» **Work to complete**: Exactly as they appear, output all of the entries.

» **Task material**:
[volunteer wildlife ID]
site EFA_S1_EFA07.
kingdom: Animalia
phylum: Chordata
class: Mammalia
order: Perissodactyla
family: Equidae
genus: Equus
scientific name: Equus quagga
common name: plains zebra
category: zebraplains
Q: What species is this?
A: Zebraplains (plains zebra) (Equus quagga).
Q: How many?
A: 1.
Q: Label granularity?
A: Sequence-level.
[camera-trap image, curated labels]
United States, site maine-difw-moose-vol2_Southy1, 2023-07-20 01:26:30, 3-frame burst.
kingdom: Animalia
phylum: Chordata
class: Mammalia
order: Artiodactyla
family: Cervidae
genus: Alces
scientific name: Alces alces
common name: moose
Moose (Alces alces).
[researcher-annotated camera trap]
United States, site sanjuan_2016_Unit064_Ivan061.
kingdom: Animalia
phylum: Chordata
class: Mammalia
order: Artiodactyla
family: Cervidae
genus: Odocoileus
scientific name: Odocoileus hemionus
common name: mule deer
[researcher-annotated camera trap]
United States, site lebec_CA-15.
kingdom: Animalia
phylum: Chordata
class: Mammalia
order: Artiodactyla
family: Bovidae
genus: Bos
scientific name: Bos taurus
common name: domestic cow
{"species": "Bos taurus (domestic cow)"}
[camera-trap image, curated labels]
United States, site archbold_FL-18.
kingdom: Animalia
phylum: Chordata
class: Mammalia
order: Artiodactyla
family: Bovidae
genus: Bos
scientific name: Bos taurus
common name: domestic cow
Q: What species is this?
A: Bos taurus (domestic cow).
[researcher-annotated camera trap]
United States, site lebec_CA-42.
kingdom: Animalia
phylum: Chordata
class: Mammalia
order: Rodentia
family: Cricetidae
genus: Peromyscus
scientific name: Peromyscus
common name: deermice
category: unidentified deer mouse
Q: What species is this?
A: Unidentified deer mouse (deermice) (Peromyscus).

» **Final answer**:
[volunteer wildlife ID]
site EFA_S1_EFA07.
kingdom: Animalia
phylum: Chordata
class: Mammalia
order: Perissodactyla
family: Equidae
genus: Equus
scientific name: Equus quagga
common name: plains zebra
category: zebraplains
Q: What species is this?
A: Zebraplains (plains zebra) (Equus quagga).
Q: How many?
A: 1.
Q: Label granularity?
A: Sequence-level.
[camera-trap image, curated labels]
United States, site maine-difw-moose-vol2_Southy1, 2023-07-20 01:26:30, 3-frame burst.
kingdom: Animalia
phylum: Chordata
class: Mammalia
order: Artiodactyla
family: Cervidae
genus: Alces
scientific name: Alces alces
common name: moose
Moose (Alces alces).
[researcher-annotated camera trap]
United States, site sanjuan_2016_Unit064_Ivan061.
kingdom: Animalia
phylum: Chordata
class: Mammalia
order: Artiodactyla
family: Cervidae
genus: Odocoileus
scientific name: Odocoileus hemionus
common name: mule deer
[researcher-annotated camera trap]
United States, site lebec_CA-15.
kingdom: Animalia
phylum: Chordata
class: Mammalia
order: Artiodactyla
family: Bovidae
genus: Bos
scientific name: Bos taurus
common name: domestic cow
{"species": "Bos taurus (domestic cow)"}
[camera-trap image, curated labels]
United States, site archbold_FL-18.
kingdom: Animalia
phylum: Chordata
class: Mammalia
order: Artiodactyla
family: Bovidae
genus: Bos
scientific name: Bos taurus
common name: domestic cow
Q: What species is this?
A: Bos taurus (domestic cow).
[researcher-annotated camera trap]
United States, site lebec_CA-42.
kingdom: Animalia
phylum: Chordata
class: Mammalia
order: Rodentia
family: Cricetidae
genus: Peromyscus
scientific name: Peromyscus
common name: deermice
category: unidentified deer mouse
Q: What species is this?
A: Unidentified deer mouse (deermice) (Peromyscus).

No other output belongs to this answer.